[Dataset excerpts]

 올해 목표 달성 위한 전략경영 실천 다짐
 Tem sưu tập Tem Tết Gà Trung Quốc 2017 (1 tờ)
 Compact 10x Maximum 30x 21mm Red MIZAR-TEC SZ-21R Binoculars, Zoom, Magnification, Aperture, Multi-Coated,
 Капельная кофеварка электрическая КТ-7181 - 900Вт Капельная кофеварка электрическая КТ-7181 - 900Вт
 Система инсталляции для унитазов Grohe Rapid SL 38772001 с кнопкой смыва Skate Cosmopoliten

---

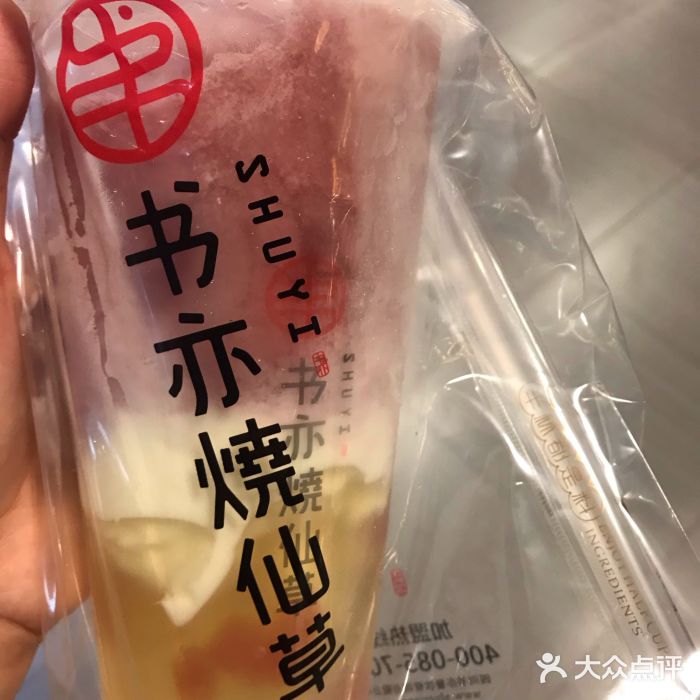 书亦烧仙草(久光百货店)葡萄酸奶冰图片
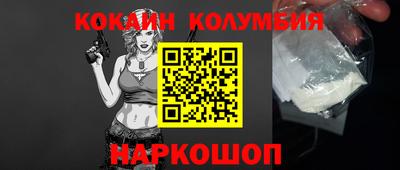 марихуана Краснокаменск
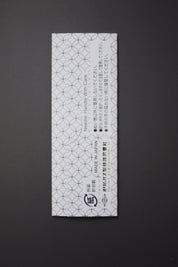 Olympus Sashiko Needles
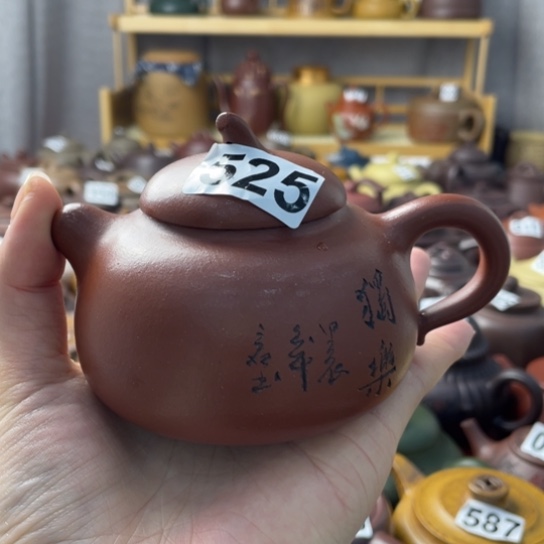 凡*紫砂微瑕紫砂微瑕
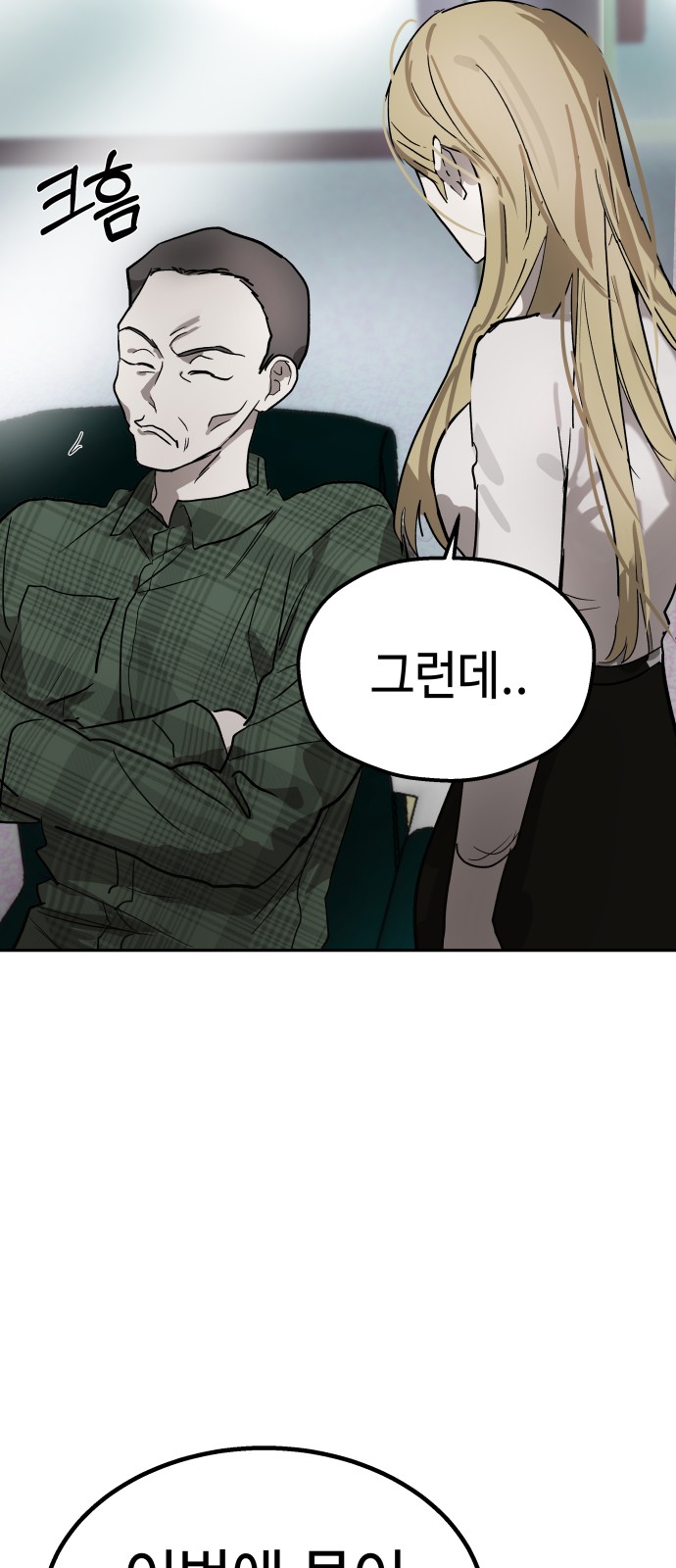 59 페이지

Exercise brief »
Every line above from the line with "올해 목표 달성 위한 전략경영 실천 다짐" to the line with "Система инсталляции для", inclusive, must be returned exactly; no other line belongs in the reply.

Exercise response »
 올해 목표 달성 위한 전략경영 실천 다짐
 Tem sưu tập Tem Tết Gà Trung Quốc 2017 (1 tờ)
 Compact 10x Maximum 30x 21mm Red MIZAR-TEC SZ-21R Binoculars, Zoom, Magnification, Aperture, Multi-Coated,
 Капельная кофеварка электрическая КТ-7181 - 900Вт Капельная кофеварка электрическая КТ-7181 - 900Вт
 Система инсталляции для унитазов Grohe Rapid SL 38772001 с кнопкой смыва Skate Cosmopoliten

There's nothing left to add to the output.